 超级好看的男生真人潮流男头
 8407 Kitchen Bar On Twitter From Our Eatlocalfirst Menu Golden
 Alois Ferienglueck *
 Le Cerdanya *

==

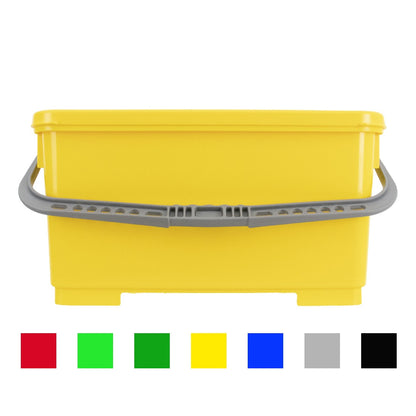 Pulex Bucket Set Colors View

==

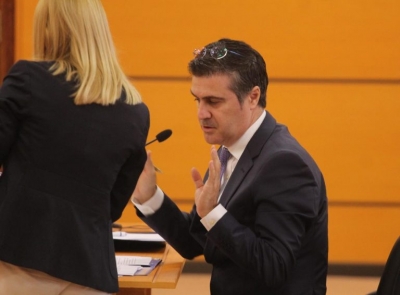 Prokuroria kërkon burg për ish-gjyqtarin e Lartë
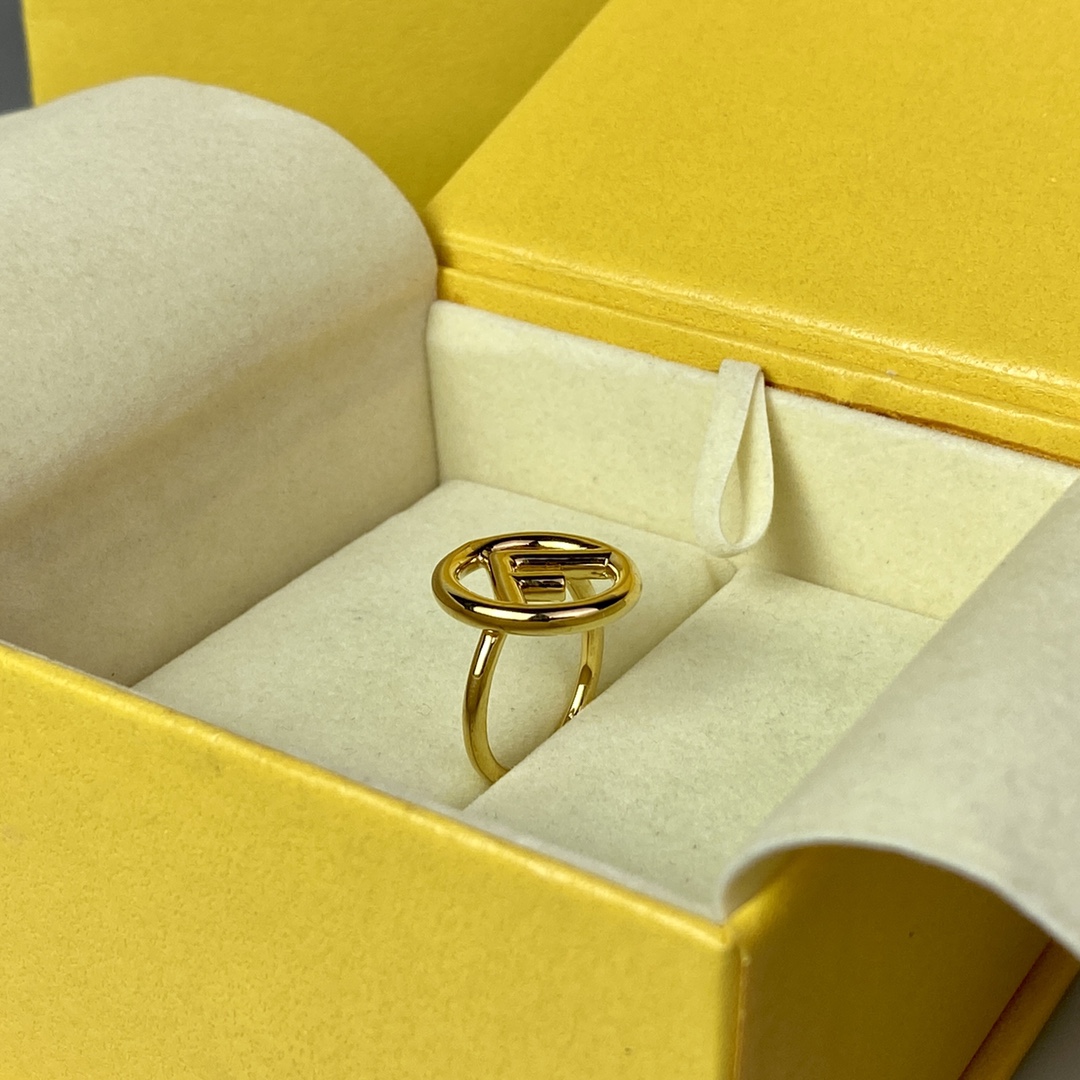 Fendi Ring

▶ **DIRECTIONS**
Nothing but the lines above from the one containing "超级好看的男生真人潮流男头" through the one containing "Le Cerdanya *" should appear in the answer, each repeated exactly.

▶ **TASK SOLUTION**
 超级好看的男生真人潮流男头
 8407 Kitchen Bar On Twitter From Our Eatlocalfirst Menu Golden
 Alois Ferienglueck *
 Le Cerdanya *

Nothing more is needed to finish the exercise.